Interview with Julian Harris

On March 26th, the Duke Honor Council hosted Dr. Julian Harris, Associate Director for Health at the Office of Management and Budget. Dr. Harris is a Duke graduate, a Truman and Rhodes Scholar, former director of the Medicaid program in Massachusetts, and worked as a World Bank consultant. He spoke to students about his path to the White House and his experiences there.

When faced with questions about health care challenges in the present and future, Dr. Harris remained very optimistic. He maintained that although many people might be cynical about the political process in Washington D.C., there are many instances of compromise that go unreported. The following is an excerpt from the Question and Answer session.

DPR: You’ve spent time internationally, and then made the transition to working on domestic health care. At Duke, there are generally a lot more students interested in global health rather than domestic health policy. Can you make the case for why more students should be invested in health challenges at home?

Harris: There are many issues here. One, I think what attracts people to international or global health is that people are concerned about or want to have an impact on people who seem very underserved. However, it just so happens that we, despite being an advanced nation, also have people who are very underserved. There are urban parts of this country and rural parts of this country where people really struggle and have health care challenges that I think would surprise people. There are parts of the country where the infrastructure and the access to care might surprise people.

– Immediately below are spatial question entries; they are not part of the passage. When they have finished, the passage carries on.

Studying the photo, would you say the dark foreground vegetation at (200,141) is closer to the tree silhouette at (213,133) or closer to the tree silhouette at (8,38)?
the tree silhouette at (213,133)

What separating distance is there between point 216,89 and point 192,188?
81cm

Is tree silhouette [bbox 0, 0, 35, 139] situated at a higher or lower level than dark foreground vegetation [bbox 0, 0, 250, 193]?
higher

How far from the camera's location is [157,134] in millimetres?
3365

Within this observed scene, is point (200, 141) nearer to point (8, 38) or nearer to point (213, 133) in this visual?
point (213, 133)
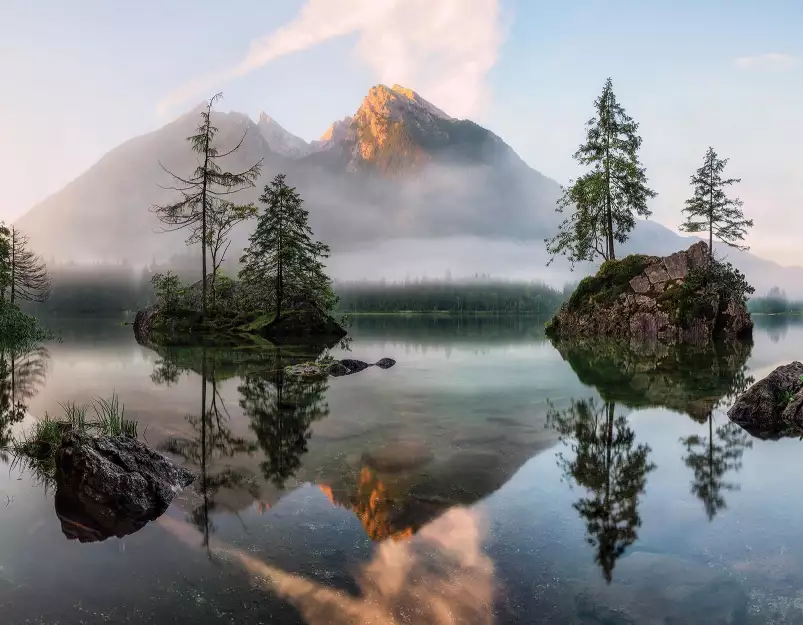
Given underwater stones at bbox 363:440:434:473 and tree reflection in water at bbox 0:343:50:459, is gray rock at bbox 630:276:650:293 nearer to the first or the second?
underwater stones at bbox 363:440:434:473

In many ways, we have one of the most sophisticated health care systems in the country, but not everyone today has access to a full length of healthcare providers or facilities that might be able to address the health challenges people face. So I would say there are a lot of opportunities to do great work on domestic health care. There are also opportunities to learn about health care based on what some other wealthy countries do, and also to learn from countries which have fewer resources. People were being very creative about how to leverage mobile technology to do various healthcare interventions in a number of low income countries, in some ways before we could in the United States. This was in part because they had public health crises and people were thinking very creatively about how to solve them.

DPR: Looking beyond the Obama administration, what do you think are some of the healthcare challenges the current generation of college students might have to face? Maybe 15 or 20 years from now?

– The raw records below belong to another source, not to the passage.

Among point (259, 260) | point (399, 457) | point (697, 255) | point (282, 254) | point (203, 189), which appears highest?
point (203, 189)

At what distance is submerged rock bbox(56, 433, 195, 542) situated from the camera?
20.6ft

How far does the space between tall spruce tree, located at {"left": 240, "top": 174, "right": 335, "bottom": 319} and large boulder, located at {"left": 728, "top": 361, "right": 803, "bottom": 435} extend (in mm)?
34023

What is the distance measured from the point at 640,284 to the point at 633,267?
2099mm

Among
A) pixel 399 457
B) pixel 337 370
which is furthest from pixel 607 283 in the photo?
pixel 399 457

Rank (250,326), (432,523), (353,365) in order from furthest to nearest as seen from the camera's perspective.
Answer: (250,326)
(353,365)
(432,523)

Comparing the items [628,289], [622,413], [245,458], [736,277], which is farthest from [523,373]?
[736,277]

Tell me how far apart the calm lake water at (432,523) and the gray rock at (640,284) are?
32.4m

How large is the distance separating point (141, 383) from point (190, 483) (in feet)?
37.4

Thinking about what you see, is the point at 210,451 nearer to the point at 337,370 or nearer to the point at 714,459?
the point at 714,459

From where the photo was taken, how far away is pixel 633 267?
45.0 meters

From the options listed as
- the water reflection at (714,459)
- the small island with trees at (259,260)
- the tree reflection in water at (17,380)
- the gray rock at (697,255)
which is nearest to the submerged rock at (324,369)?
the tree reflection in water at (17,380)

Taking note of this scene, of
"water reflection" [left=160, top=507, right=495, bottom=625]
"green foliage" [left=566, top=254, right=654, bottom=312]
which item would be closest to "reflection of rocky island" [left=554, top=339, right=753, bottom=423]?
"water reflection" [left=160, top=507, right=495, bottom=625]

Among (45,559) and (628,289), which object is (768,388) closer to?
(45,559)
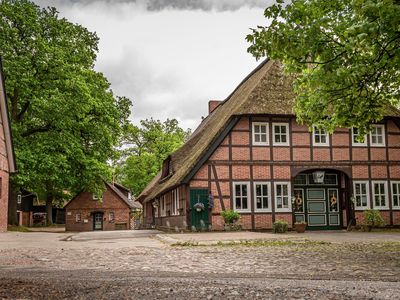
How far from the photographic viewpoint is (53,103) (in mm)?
28062

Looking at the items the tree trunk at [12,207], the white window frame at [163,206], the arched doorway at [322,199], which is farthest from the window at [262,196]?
the tree trunk at [12,207]

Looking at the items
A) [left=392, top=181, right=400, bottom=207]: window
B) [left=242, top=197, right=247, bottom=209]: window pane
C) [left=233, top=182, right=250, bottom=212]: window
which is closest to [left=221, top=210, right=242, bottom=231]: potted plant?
[left=233, top=182, right=250, bottom=212]: window

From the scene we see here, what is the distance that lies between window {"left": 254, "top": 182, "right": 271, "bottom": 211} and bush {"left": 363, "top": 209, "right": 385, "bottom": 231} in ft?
15.7

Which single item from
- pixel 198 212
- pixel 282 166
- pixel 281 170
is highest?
pixel 282 166

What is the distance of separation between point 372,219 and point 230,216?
23.2ft

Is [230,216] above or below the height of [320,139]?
below

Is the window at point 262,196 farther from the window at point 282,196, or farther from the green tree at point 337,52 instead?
the green tree at point 337,52

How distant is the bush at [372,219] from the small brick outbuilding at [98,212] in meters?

Harris: I think that one of the big issues is to think about how we navigate the challenges that come with advances in medical technology and science, and how we continue to play a leadership role in advancing our agenda in science, which includes making and prioritizing investments in science. It’s a challenge now, but I think it will continue to be a challenge over time. I think we’ll have to try to strike a balance between how we prioritize improvements in coverage while continuing to ensure that coverage is affordable for individuals, families, employers, and state and federal governments. That’s something we spend a lot of time on now, and I think it will continue to be something that people spend a lot of time on. 

DPR: Can you talk about the balance between improving access to care and quality of care while also reducing costs? You have to deal with this on a daily basis, so could you talk about some of the strategies you go about in addressing this balance?

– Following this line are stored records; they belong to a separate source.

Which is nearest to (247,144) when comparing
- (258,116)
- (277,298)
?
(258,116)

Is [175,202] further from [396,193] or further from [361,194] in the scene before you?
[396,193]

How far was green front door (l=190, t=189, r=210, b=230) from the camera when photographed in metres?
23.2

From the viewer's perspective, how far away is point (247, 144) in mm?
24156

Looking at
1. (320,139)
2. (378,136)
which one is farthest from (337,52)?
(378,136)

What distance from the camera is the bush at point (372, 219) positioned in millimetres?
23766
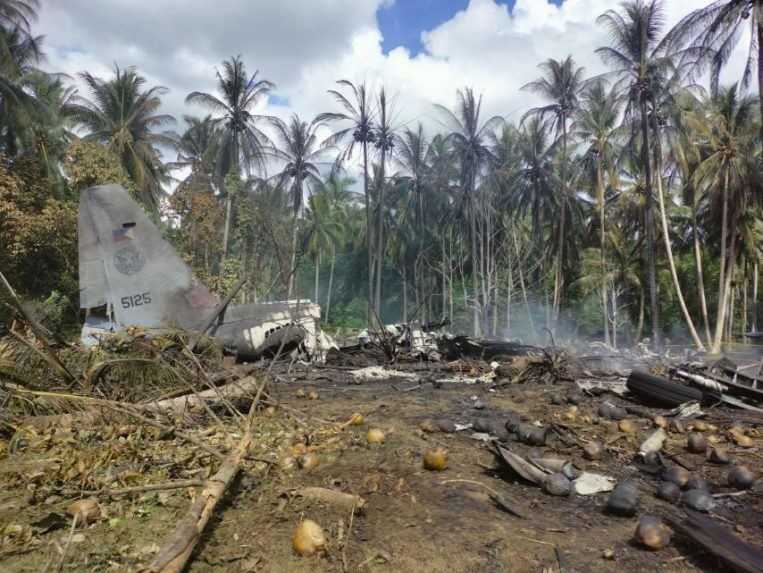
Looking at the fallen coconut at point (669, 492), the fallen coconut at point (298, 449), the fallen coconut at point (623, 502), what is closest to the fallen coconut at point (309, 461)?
the fallen coconut at point (298, 449)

Harris: So, I think that people talk a lot about the importance of making investments and expanding access to coverage and thinking about how we control costs or improve quality of care. I think that sometimes the conversation presumes that it’s an either/or, but there are a number of policies where we can achieve those things or some combination simultaneously. Some examples include reducing hospital readmissions, where we are both improving quality of care, while also helping to reduce health care spending. We would like to continue looking at programs like this. However, part of building and managing a budget is making hard choices and outlining priorities. We have to constantly do this in health care.